A federal court has dismissed most of the SEC’s complaint against software company SolarWinds for alleged securities laws violations related to the SUNBURST cyberattack. A sliver of the SEC’s case against SolarWinds and its CISO Timothy Brown survives: the allegations regarding misstatements in the company’s public Security Statement. Now, the SEC will have the opportunity to develop evidence of these alleged securities law violations through discovery in the case.
SolarWinds sells IT management software used to monitor and manage computer networks, systems, and applications. According to the motion to dismiss decision, 499 of Fortune 500 companies were SolarWinds customers. SolarWinds’ Orion platform—a comprehensive network and system management software—is used by tens of thousands of organizations, including government agencies, healthcare providers, schools, banks, and other public corporations.

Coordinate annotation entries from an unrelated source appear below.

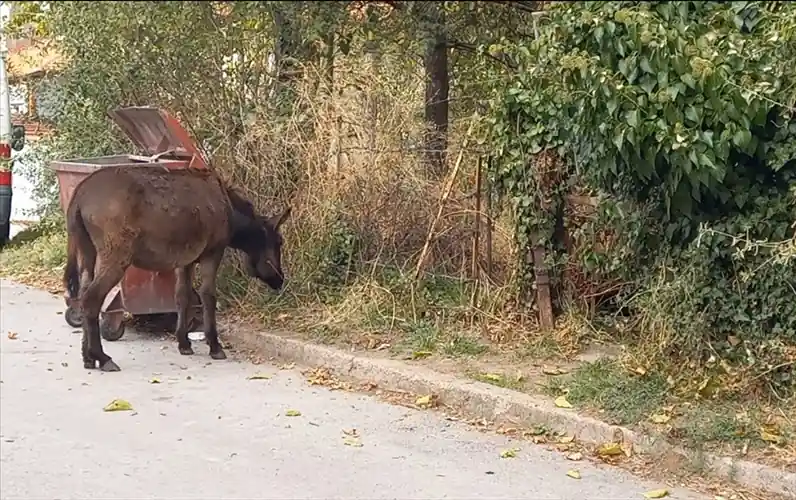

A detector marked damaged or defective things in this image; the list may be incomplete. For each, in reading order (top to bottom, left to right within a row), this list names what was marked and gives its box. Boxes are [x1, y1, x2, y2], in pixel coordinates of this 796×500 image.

rusty metal bin [48, 107, 207, 342]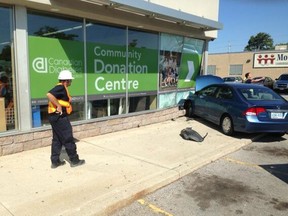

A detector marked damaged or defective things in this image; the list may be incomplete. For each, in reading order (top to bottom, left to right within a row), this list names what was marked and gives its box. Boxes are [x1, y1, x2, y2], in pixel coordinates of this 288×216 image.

damaged building facade [0, 0, 223, 155]
crashed car [183, 75, 288, 136]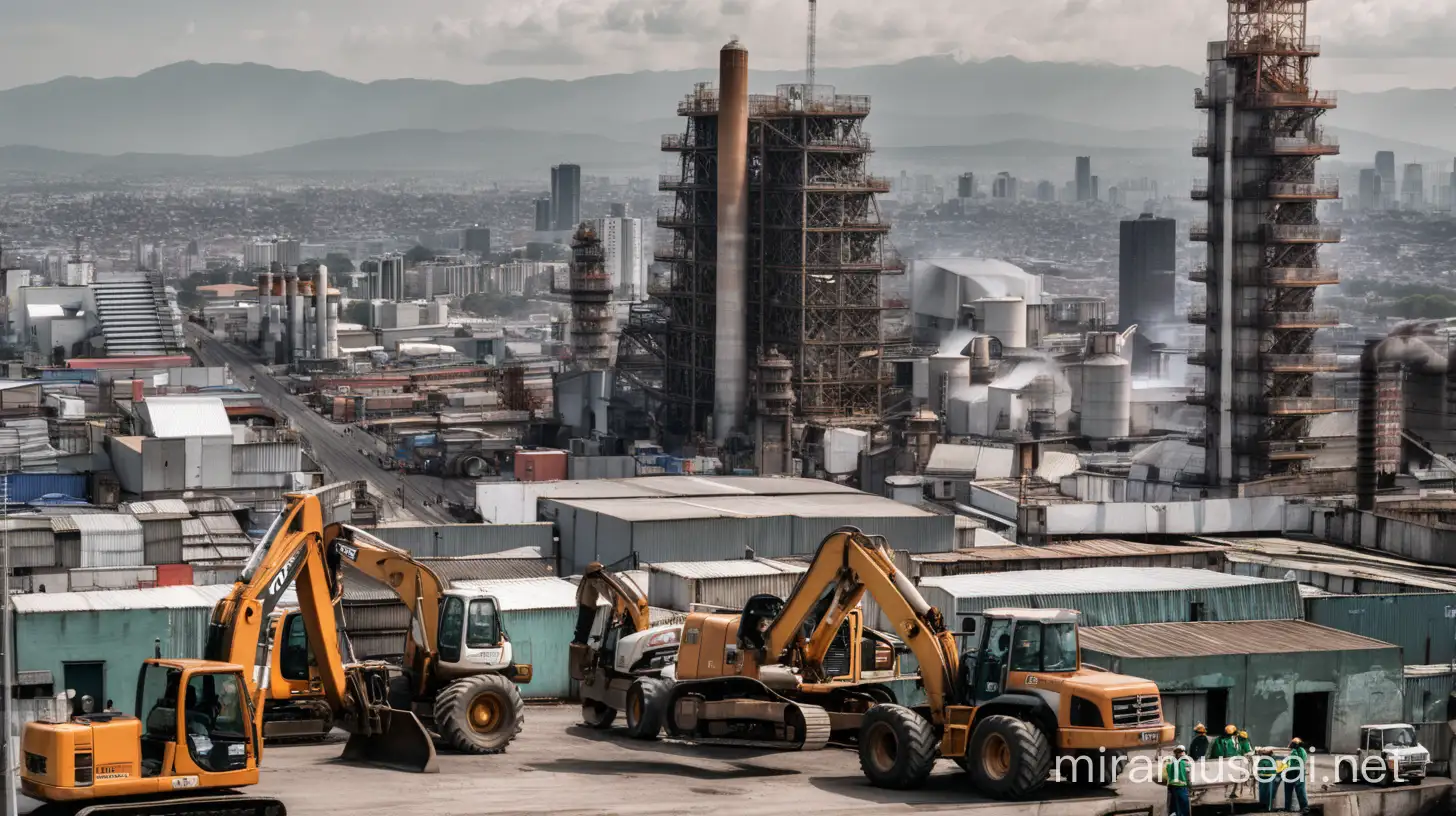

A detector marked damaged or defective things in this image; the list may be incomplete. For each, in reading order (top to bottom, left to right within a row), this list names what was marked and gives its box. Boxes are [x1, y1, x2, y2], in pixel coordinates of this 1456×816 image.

rusted metal framework [658, 84, 902, 434]
rusted metal framework [1193, 0, 1339, 483]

In December 2020, the Washington Post reported multiple government agencies were breached through the Orion platform. The breaches resulted from a two-year cyberattack—dubbed SUNBURST—by hackers who likely worked for the Russian Foreign Intelligence Service. The hackers gained highest level access to SAML token-signing certificates, which are used to facilitate single sign-on (SSO) systems (where users can authenticate one time and gain access to multiple applications or services). The hackers used this access to gain trusted and highly privileged access to SolarWinds’ customer networks. It’s estimated that the attack cost cyber insurance firms $90 million.

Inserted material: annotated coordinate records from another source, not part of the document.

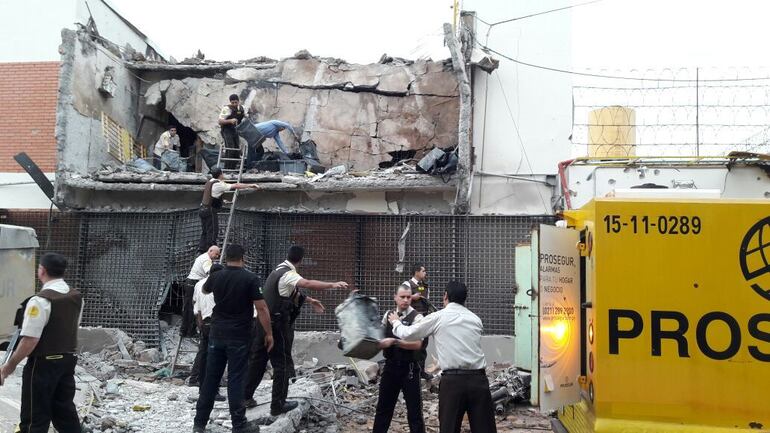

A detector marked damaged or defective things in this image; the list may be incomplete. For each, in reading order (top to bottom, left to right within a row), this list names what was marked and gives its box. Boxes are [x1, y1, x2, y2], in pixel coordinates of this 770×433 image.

damaged wall [140, 57, 456, 170]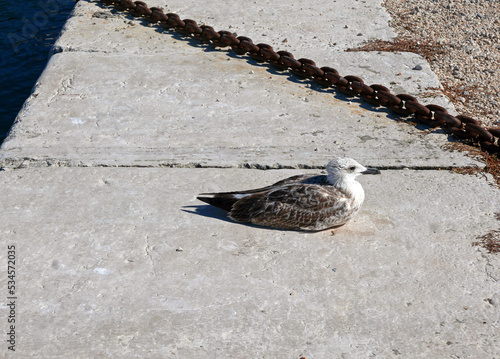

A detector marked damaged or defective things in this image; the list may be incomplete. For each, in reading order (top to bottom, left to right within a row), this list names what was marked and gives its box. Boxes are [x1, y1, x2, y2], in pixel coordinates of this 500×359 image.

rusty chain [97, 0, 500, 158]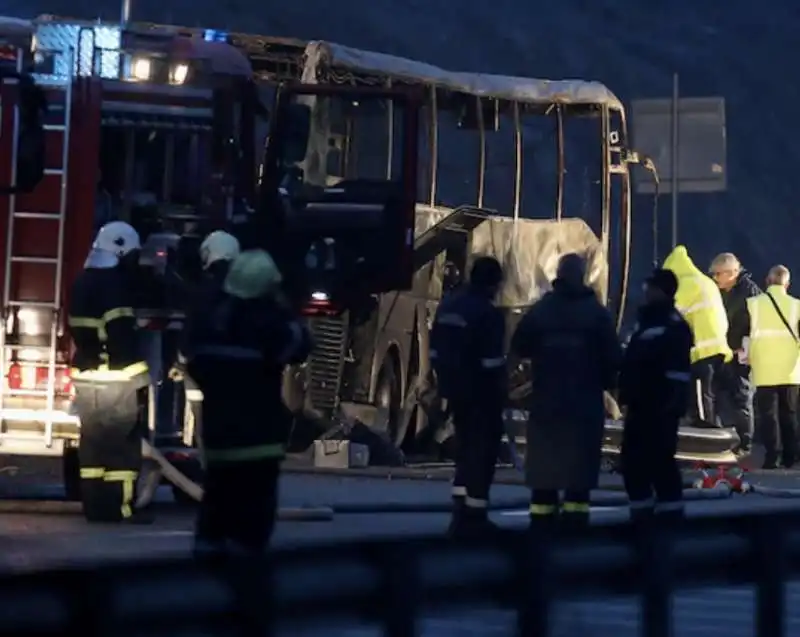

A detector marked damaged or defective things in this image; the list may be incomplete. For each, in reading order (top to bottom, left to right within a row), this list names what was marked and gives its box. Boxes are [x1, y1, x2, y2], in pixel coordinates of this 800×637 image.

burned bus [282, 42, 736, 464]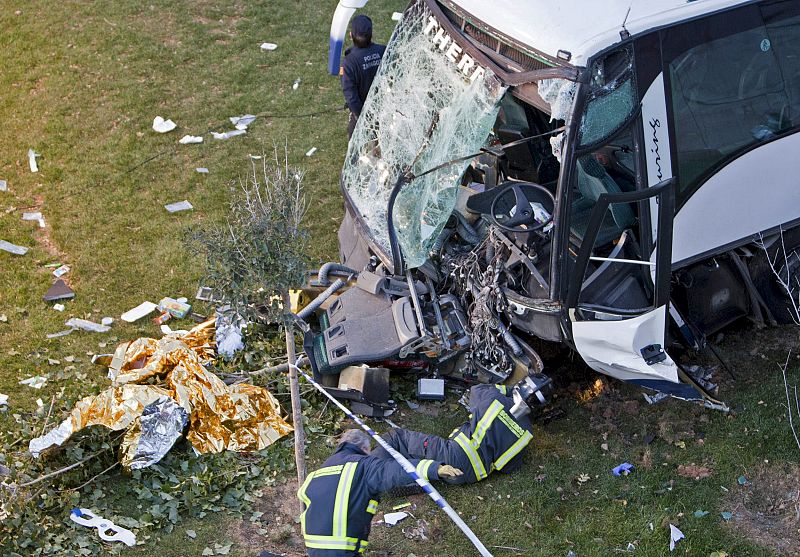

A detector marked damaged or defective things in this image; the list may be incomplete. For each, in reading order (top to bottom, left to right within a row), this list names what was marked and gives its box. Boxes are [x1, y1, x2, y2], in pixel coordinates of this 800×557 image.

shattered windshield [340, 1, 504, 268]
broken glass [340, 1, 504, 268]
severely damaged bus [308, 0, 800, 408]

After the attack, investors filed a class action lawsuit that SolarWinds settled for $26 million in 2022. In October 2023, the SEC charged SolarWinds with fraud and internal control failures, alleging SolarWinds and its CISO “defrauded investors by overstating SolarWinds' cybersecurity practices and understating or failing to disclose known risks.”

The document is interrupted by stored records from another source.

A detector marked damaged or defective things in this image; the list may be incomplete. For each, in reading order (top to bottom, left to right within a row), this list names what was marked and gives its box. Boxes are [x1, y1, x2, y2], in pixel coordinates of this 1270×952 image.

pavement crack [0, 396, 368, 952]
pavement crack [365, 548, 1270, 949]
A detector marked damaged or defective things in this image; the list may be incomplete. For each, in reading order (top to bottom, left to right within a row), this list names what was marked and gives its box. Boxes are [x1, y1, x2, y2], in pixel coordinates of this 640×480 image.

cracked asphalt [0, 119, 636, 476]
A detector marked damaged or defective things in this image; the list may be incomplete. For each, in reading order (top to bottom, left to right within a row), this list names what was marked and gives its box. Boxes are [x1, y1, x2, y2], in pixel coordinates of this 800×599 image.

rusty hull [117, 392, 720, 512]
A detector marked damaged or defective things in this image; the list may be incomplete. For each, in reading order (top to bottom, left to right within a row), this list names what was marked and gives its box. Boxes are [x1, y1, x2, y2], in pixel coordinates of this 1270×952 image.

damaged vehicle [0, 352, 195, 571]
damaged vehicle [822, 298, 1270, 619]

The allegations in the SEC’s complaint against SolarWinds predominantly fall in two categories: (1) claims based on alleged misrepresentations regarding cybersecurity practices, products, and risks before the SUNBURST attack (“pre-SUNBURST disclosures”); and (2) claims based on misrepresentations regarding the scope and severity of the SUNBURST attack in its immediate aftermath (“post-SUNBURST disclosures”). The federal court dismissed all the SEC’s claims regarding the post-SUNBURST disclosures. It also dismissed most of the SEC’s claims based on pre-SUNBURST disclosures, except for allegations regarding misrepresentations in the Security Statement on SolarWinds’ website. The court also dismissed claims based on the SEC’s novel theory that SolarWinds violated SEC requirements for establishing and maintaining internal accounting control systems due to these cybersecurity failings. Going forward, the focus of the litigation will likely be on the statements in SolarWinds’ Security Statement, and what SolarWinds and its CISO knew about its cybersecurity vulnerabilities, and when.
The SolarWinds complaint reflected a marked shift in the SEC’s cybersecurity enforcement strategy in two ways: (1) the SEC brought charges against an individual—the CISO—in addition to the company; and (2) it alleged SolarWinds intentionally deceived investors, unlike its prior actions where it alleged companies behaved negligently. Even though its lawsuit has been significantly narrowed by this court decision, the agency’s approach to this case signals its increasing focus on cyberfraud, which is notable considering the SEC already has a robust track record in cybersecurity enforcement and shows no signs of slowing down. Since 2015, the SEC has taken numerous enforcement actions against companies and individuals based on: (1) failures to disclose cyberbreaches to investors and to the SEC, or misrepresentations regarding known breaches; (2), failures to safeguard public data from cyberbreaches; (3) failures to establish adequate cybersecurity policies and procedures; and (4) more traditional securities laws violations (insider trading, failing to file SARs) involving cybersecurity vulnerabilities. These actions demonstrate the SEC's ongoing commitment to addressing cybersecurity failures through federal securities laws.